A- Les droits fonciers

Il est important de souligner que deux conceptions de l'appropriation sont en cause dans les situations contemporaines en Afrique noire: la conception pré coloniale ignorant la propriété privée de la terre et la conception coloniale, post coloniale qui consacre la vision du capitalisme marchand et l'idéologie de la valeur d'échange et de régulation de l'économie par le marché.

Lorsque le Cameroun accède à l'indépendance, l'ambition des dirigeants du pays est de modifier le régime foncier en vigueur, qui fait cohabiter le droit traditionnel avec le droit moderne, pour en adopter « un nouveau tenant compte des impératifs de développement et de construction nationale »28(*).

La loi du 17 juin 1959 portant organisation domaniale et foncière avait renforcé les droits des populations locales et autochtones sur leurs terres en supprimant la notion de terres vacantes et sans maître et en créant la notion de propriété coutumière des terres. Cela donnait à tout camerounais de naissance, occupant effectivement dans sa région d'origine une concession, une plantation ou une parcelle attribuée définitivement à titre onéreux ou à titre gratuit par les détenteurs coutumiers depuis une durée minimum de cinq années consécutives (ou par les détenteurs coutumiers réunis en conseil de famille dans les régions où la qualité de répartiteur des terres est reconnue aux collectivités locales), le droit d'en jouir et d'en disposer29(*). Cette propriété coutumière qui fonctionnait parallèlement à la propriété `moderne' issue du régime de l'immatriculation, et qui permettait aux populations locales et autochtones de gérer et de tirer toutes les utilités possible de leurs terres - et même par aliénation - a été supprimée après l'indépendance par un État soucieux d'utiliser la terre comme instrument politique et de développement30(*).

La suppression de la propriété coutumière est l'oeuvre de l'ordonnance n° 74/1 du 6 juillet 1974 portant régime foncier, qui a fait de l'immatriculation le mode exclusif d'accès à la propriété des terres et a placé sous le contrôle de l'État l'ensemble des terres non immatriculées. Par contre, les peuples autochtones ne peuvent obtenir l'immatriculation de leurs terres que si elles les ont mises en valeur. La mise en valeur se réalise soit par l'occupation, soit par l'exploitation. Il y a occupation d'un terrain lorsqu'ont été réalisés sur celui-ci des constructions, des maisons d'habitation et dépendances, des hangars et autres édifices. Il y a exploitation lorsqu'ont été réalisées sur le terrain des cultures, des plantations ou des zones d'élevage et de parcours. Il se peut que cette condition ne puisse dûment pas être remplie par les peuples autochtones. Leur mode de vie nomade ou semi-nomade (bien qu'il soit à l'intérieur d'un espace clairement délimité), de même que leur mode de production basé sur la chasse et la cueillette, ne correspondent pas aux exigences de mise en valeur au sens des textes en vigueur. On peut donc conclure que bien que le processus paraisse neutre a priori, il constitue néanmoins une discrimination flagrante à l'égard des peuples autochtones31(*).

■ OBJECTIF 1 ■
D'après l'extrait sur les droits fonciers, quel texte a supprimé la propriété coutumière au Cameroun ?
■ OBJECTIF 2 ■
Réécrivez le passage de l'extrait sur les droits fonciers en commençant aux mots « Il est important » et en vous arrêtant après « par le marché. ». Remplacez « Afrique noire » par « Afrique subsaharienne ».

■ ENREGISTREMENTS EXTRAITS ■
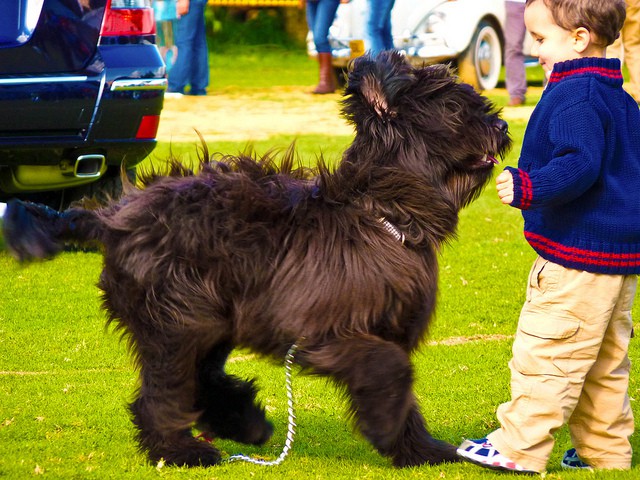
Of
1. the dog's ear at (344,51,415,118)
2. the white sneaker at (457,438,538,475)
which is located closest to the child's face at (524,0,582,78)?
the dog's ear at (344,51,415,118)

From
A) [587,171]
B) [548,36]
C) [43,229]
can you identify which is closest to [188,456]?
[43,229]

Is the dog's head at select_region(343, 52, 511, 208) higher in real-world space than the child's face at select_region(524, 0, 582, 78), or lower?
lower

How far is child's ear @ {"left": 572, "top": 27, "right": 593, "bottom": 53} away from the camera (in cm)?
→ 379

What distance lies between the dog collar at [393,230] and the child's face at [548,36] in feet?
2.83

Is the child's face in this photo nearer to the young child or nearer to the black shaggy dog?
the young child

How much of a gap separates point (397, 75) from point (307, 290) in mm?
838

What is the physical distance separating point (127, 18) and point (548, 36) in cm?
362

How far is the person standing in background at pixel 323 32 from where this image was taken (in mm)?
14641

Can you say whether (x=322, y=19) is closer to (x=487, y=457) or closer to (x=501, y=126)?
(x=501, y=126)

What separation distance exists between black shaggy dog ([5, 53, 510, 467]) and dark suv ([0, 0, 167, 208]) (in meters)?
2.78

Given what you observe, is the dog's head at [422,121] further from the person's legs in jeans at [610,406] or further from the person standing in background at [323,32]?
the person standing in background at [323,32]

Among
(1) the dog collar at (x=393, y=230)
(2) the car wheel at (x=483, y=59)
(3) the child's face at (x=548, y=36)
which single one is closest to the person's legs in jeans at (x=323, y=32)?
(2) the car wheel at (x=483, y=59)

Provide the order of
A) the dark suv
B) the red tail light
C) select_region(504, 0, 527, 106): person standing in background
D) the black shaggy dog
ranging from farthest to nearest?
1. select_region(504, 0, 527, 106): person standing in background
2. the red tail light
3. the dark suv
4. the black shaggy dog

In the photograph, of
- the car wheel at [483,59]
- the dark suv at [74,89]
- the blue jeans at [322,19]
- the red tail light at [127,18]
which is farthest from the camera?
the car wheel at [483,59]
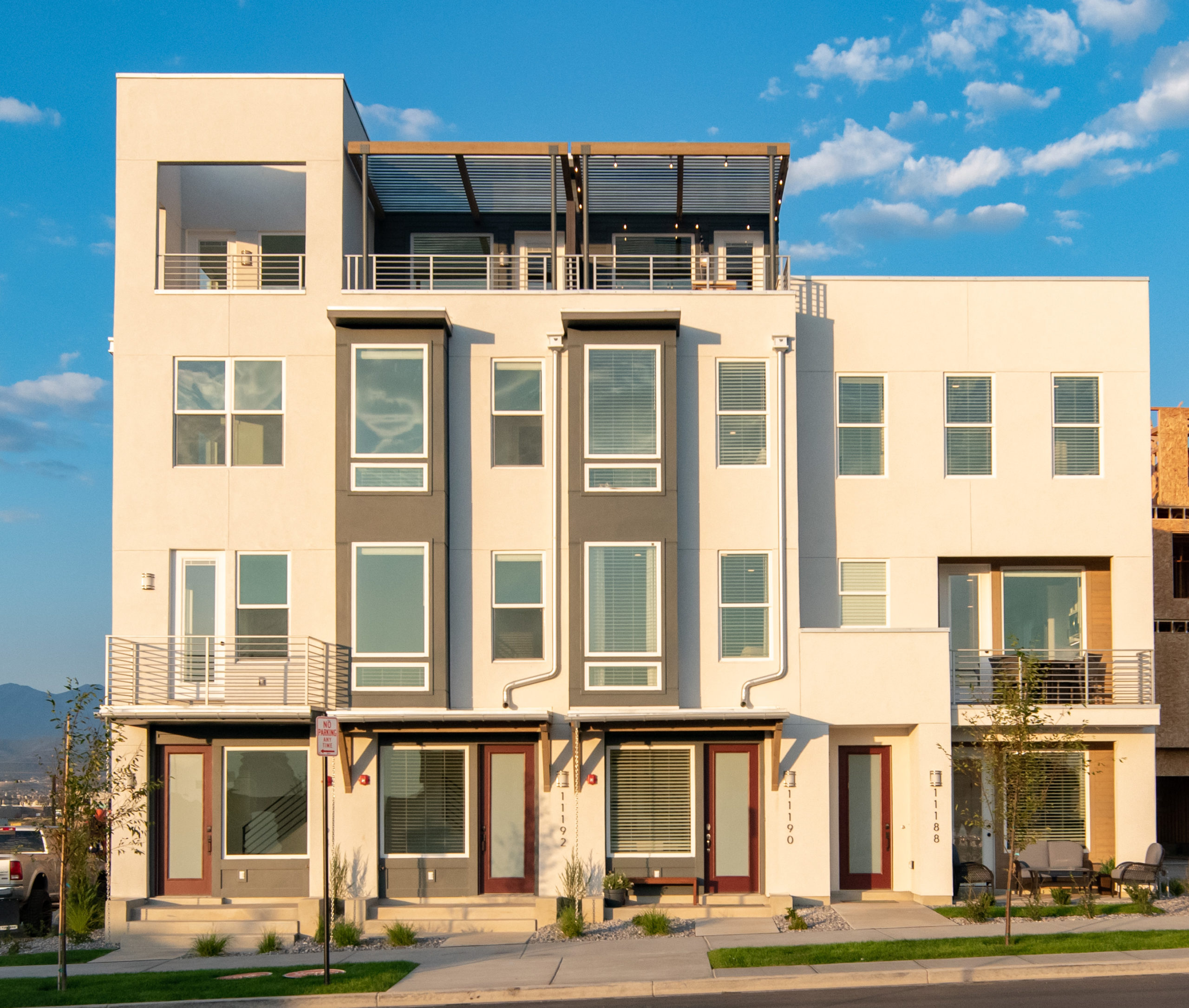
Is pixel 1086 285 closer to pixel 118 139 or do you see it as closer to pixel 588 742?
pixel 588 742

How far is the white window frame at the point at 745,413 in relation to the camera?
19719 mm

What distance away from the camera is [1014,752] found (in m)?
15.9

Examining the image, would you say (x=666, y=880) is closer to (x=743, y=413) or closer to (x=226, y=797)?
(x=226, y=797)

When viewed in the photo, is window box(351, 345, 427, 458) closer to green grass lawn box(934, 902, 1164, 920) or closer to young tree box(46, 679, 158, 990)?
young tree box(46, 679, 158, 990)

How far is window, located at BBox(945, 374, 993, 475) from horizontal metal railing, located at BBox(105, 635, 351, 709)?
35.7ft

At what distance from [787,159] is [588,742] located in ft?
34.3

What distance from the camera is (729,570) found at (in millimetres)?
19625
---
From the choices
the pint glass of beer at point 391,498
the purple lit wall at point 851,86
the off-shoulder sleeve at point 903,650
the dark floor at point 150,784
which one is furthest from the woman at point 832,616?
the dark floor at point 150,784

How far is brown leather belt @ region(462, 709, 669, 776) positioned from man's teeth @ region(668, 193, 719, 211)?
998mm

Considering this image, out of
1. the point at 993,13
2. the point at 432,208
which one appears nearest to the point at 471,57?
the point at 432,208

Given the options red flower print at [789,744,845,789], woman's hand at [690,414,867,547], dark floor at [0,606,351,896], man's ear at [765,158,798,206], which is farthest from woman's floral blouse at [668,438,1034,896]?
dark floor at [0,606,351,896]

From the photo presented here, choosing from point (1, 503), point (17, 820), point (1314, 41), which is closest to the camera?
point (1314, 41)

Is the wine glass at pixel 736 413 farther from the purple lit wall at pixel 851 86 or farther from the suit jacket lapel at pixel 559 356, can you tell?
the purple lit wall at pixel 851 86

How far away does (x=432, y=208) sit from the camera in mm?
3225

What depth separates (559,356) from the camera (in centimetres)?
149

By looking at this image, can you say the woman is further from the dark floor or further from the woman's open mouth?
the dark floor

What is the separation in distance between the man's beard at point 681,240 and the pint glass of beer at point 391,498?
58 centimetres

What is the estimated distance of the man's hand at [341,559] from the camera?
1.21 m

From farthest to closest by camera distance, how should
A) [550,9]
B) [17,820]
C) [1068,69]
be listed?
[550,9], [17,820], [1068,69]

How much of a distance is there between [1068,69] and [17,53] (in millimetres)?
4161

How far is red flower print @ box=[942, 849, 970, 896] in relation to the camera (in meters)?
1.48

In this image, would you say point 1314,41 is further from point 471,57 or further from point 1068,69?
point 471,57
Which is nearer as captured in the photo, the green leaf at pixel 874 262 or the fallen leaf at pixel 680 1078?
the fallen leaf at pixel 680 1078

■ SOLUTION DÉTAILLÉE 1 ■
L'ordonnance n° 74/1 du 6 juillet 1974 portant régime foncier.

■ SOLUTION DÉTAILLÉE 2 ■
Il est important de souligner que deux conceptions de l'appropriation sont en cause dans les situations contemporaines en Afrique subsaharienne: la conception pré coloniale ignorant la propriété privée de la terre et la conception coloniale, post coloniale qui consacre la vision du capitalisme marchand et l'idéologie de la valeur d'échange et de régulation de l'économie par le marché.